_Your instructions_: What you return must be every line below that includes the word "googleapis".

_Record set_:
● ● ● ● ●

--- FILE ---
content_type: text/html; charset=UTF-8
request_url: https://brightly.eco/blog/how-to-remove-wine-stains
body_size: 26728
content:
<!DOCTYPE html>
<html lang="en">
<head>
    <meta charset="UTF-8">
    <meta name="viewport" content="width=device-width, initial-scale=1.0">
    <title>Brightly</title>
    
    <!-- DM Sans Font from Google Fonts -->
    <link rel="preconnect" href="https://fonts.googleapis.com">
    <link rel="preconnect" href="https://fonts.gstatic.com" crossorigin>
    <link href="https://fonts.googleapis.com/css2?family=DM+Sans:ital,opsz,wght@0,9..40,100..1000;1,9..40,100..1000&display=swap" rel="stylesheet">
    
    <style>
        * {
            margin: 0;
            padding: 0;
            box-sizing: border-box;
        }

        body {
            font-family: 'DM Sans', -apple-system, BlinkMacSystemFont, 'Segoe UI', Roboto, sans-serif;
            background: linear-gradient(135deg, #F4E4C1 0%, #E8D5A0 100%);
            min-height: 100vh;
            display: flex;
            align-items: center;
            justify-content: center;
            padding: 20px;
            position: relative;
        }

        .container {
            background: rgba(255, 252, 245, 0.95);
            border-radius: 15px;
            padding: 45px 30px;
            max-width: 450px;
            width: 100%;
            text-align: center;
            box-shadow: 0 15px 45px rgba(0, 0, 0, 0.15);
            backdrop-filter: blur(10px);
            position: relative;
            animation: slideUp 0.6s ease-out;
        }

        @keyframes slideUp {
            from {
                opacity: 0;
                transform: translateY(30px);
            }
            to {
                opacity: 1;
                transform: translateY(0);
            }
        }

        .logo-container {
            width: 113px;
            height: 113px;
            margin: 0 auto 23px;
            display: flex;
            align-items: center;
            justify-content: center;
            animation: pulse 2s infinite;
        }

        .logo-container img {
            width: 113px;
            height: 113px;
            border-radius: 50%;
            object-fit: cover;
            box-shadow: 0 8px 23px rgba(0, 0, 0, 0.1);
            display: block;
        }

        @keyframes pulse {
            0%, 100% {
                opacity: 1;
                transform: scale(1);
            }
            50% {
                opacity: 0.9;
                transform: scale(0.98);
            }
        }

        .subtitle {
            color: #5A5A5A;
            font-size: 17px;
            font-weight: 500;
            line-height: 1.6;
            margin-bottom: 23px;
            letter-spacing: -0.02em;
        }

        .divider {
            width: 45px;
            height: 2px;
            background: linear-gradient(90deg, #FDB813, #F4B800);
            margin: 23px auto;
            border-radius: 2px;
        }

● ● ● ● ●

_Answer to this problem_:
    <link rel="preconnect" href="https://fonts.googleapis.com">
    <link href="https://fonts.googleapis.com/css2?family=DM+Sans:ital,opsz,wght@0,9..40,100..1000;1,9..40,100..1000&display=swap" rel="stylesheet">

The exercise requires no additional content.